───── Exercise passage ─────

One teen was surprised with his ultimate dream: an invite to obtain his official certificate of U.S. citizenship.

Prince Ogidikpe, who originally moved to the U.S. in 2010 from Bayelsa State, Nigeria, said he's used to getting gag gifts from his mother on Christmas Day.

So when he tore off the wrapping paper on one gift last Sunday and the box appeared to advertise a diet plan, he said he was amused and confused. But he didn't think anything was out of the ordinary.

Then, in a now-viral video, Ogidikpe, 19, asks, "Man, what's this?"

"There was a random letter in it that was already opened," he told ABC News. "Then when I read the top of it ... [I said,] 'Whoa! This is not a joke!' And the excitement took over."

In the video, which has been viewed more than 70,000 times on Facebook, Ogidikpe is seen jumping up and down excitedly once he realizes he's been invited to obtain a certificate of citizenship. Later this month, he'll attend his swearing-in ceremony. (He is currently a permanent resident of the U.S.)

The United States Citizenship and Immigration Services in California confirmed the authenticity of the letter to ABC News.

Ogidikpe moved from Nigeria, where he lived with his father, to San Bernardino, California, to live with his mother, who became a U.S. citizen herself in 2006, and attend school.

And although Ogidikpe excelled at school -- graduating at age 14 from high school and being accepted to California State University, San Bernardino, where he's now a 19-year-old senior majoring in Biology/Pre-Med -- obtaining his certificate of U.S. citizenship was a bit harder.

Due to financial constraints and missteps on his application, the process took six years, Ogidikpe said.

───── Extracted material ─────

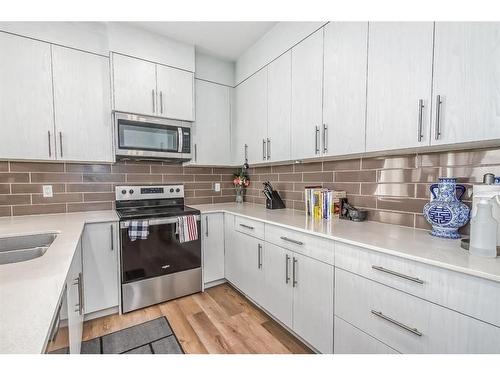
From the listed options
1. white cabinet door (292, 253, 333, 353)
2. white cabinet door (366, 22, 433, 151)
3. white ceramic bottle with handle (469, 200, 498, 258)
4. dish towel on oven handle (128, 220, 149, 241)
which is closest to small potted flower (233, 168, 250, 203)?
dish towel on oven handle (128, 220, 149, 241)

─────
───── Extracted material ─────

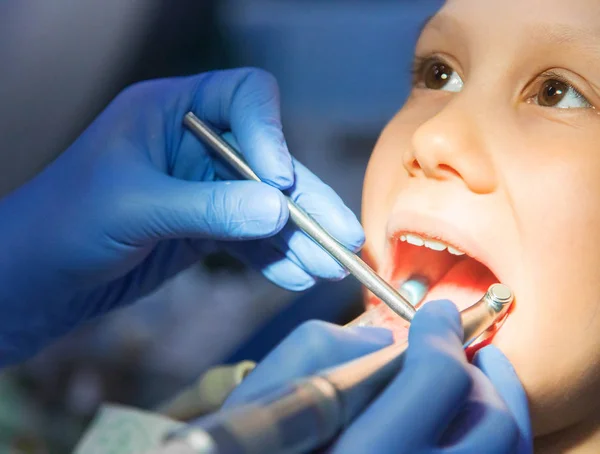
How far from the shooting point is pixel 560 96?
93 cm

─────

Retype the part of the article about the teen's citizenship gift from "So when he tore" up to and including "of the ordinary.". The listing has no connection to the article about the teen's citizenship gift.

So when he tore off the wrapping paper on one gift last Sunday and the box appeared to advertise a diet plan, he said he was amused and confused. But he didn't think anything was out of the ordinary.